台所からやってきた牛肉は、残念ながら門出の席に相応しい量ではなかった。
「いやこの量って、戦時中かよ」

ホットプレートに蔑みの目を向けながら惣太郎が放った言葉が
「俺、信じられないほどの金持ちになるから」
でした。

きっと・・・・このお肉だって母親が用意できた精一杯だったのだろうな
は、どんな気持ちになったのだろうか?
どんな表情で食卓を見ていたのだろうか?
私の思いは自然とに寄り添うのでした。

さて、この席でこのように豪語した聡太郎は、その後結婚し別の拠点にて根を下ろしています。
勤めていた大手企業を辞めて独立起業した後は金遣いの荒さに拍車がかっている、そんな人物です。
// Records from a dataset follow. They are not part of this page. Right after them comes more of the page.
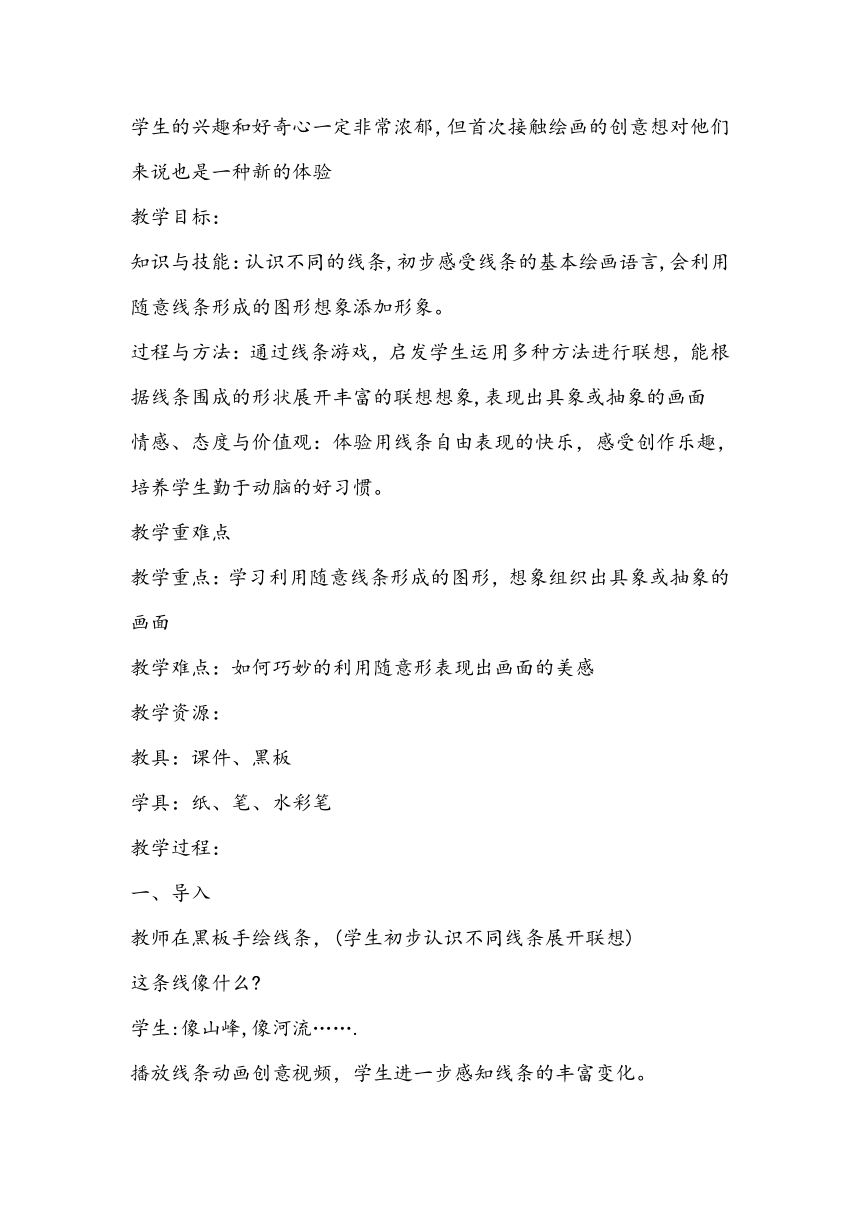 学生的兴趣和好奇心一定非常浓郁,但首次接触绘画的创意想对他们来说也是一种新的体验

教学目标:

知识与技能:认识不同的线条,初步感受线条的基本绘画语言,会利用随意线条形成的图形想象添加形象。

过程与方法:通过线条游戏,启发学生运用多种方法进行联想,能根据线条围成的形状展开丰富的联想想象,表现出具象或抽象的画面

情感、态度与价值观:体验用线条自由表现的快乐,感受创作乐趣,培养学生勤于动脑的好习惯。

教学重难点

教学重点:学习利用随意线条形成的图形,想象组织出具象或抽象的画面

教学难点:如何巧妙的利用随意形表现出画面的美感

教学资源:

教具:课件、黑板

学具:纸、笔、水彩笔

教学过程:

一、导入

教师在黑板手绘线条,(学生初步认识不同线条展开联想)

这条线像什么?

学生:像山峰,像河流…….

播放线条动画创意视频,学生进一步感知线条的丰富变化。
長女あすな・・・・やりたい事は親に懇願して全てやらせてもらってきたパワフルな女性です。

書道から現在の舞台美術の仕事に至るまで、彼女は一度だって手を抜くことはなかった。真剣に自分の人生と向き合っているからこそ、次から次へと自身のステージを変化させてきた。
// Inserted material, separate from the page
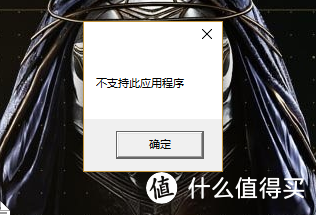 不支持此应用程序

确定

值 什么值得买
彼女は、仕事場で寝泊まりしていると言い外泊を続けていました。
でも本当か?実は交際している相手がいるのだろう、彼女の外泊の理由はそれだろう・・・そんな家族の憶測を裏切ることなく、彼女も仕事場の同僚と婚約を交わし、家を出る算段を整えたのでした。
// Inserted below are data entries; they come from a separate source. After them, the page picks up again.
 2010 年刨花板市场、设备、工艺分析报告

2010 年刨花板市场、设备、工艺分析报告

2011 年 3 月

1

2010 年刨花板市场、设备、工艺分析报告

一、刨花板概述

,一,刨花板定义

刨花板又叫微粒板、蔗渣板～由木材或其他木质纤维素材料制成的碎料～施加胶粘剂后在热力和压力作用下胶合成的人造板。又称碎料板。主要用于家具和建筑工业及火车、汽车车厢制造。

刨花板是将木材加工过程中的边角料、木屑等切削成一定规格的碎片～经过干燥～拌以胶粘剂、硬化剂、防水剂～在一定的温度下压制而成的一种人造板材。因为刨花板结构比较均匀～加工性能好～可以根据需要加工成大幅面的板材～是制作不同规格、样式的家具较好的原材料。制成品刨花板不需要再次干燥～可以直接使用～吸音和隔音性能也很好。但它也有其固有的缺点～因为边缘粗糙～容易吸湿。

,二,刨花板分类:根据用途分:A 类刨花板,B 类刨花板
 次男周(めぐる)は、その姉をこだわりの塊のような人物と見なしており
自分には理解できない人種なのだと捉えています。
彼は、地元市役所の公務員。
一般市民的な感覚を持ち合わせている人物として物語に登場し、読者の感覚は彼のものと自然と重なってゆくのではないでしょうか?
兄はとっくに家を出て暮らしており、姉もこの家を出ようとている。
母親はこの家で共に暮らす子どもを強く求めている。
人が良く、主張も穏やかである周が、家を出るタイミングを逃してしまいそうなれど、そんな彼にも愛する女性がおり、世帯を持つ未来が近いのです。
三人の子ども達が自分のそばから離れてしまうという危機感をもつ母親。
夫はほとんど働かず、ふらりと何処かへ行ってしまっては長らく帰宅しないのですから、実質一人暮らしを強いられることになってしまう。
母は折に触れ、周に結婚後の同居を持ちかけるのです。

咲穂(周の婚約者)に山梨に来てもらう。そして父と母と、四人で暮らす。
勘弁してほしい。僕はこの世界の誰よりも、父のことが嫌いなのに。僕は人類の中で最も尊敬できない人間が父であると思っているのに。誰よりも父のことを反面教師として生きてきたのに。

箱の中身

 そんなわけで、結局老朽化した家屋を解体し、家族も解散しようとようやく話が決まりました。
「絶対に壊れない家族を一緒に作ろうね」
結婚式の当日、夫に向かいそう言った薫の夢は霧散するしかなさそうです。
物語は家の解体三日前である、ある年の元旦から始まります。

引っ越し準備作業を手伝うため、あすなの婚約者賢人がやってきて、八百万円もするスポーツカーに妻を乗せ、惣太郎もやってきます。
父親はここでも不在。

その作業の途中、倉庫の中に得体の知れない箱を発見するのです。
おそるおそる蓋を持ち上げると、中から神仏像のようなものが姿を現しました。
いったい、いつ、誰が、何のために?
一気に吹き出る疑問の嵐。
しかし誰にも、何も、思い当たりません。
となると・・真相を知るのは唯一不在である父親か?
混乱する家族に更なる打撃が襲いかかります。
驚くべきテレビのニュース映像に接したのです。
「青森の神社から、御神体が何者かによって盗み出された。」

何も分からないながらも、これはどうにかしなければならない事態。


ここから始まる珍道中。

この渦に巻きこまれるのは面白かった。

家族の物語

 家族の物語ってとても面白い。ノンフィクションも、フィクションも・・・。
一人として同じ人間がいないということは、その組み合わせで作られる家族の形も千差万別なのです。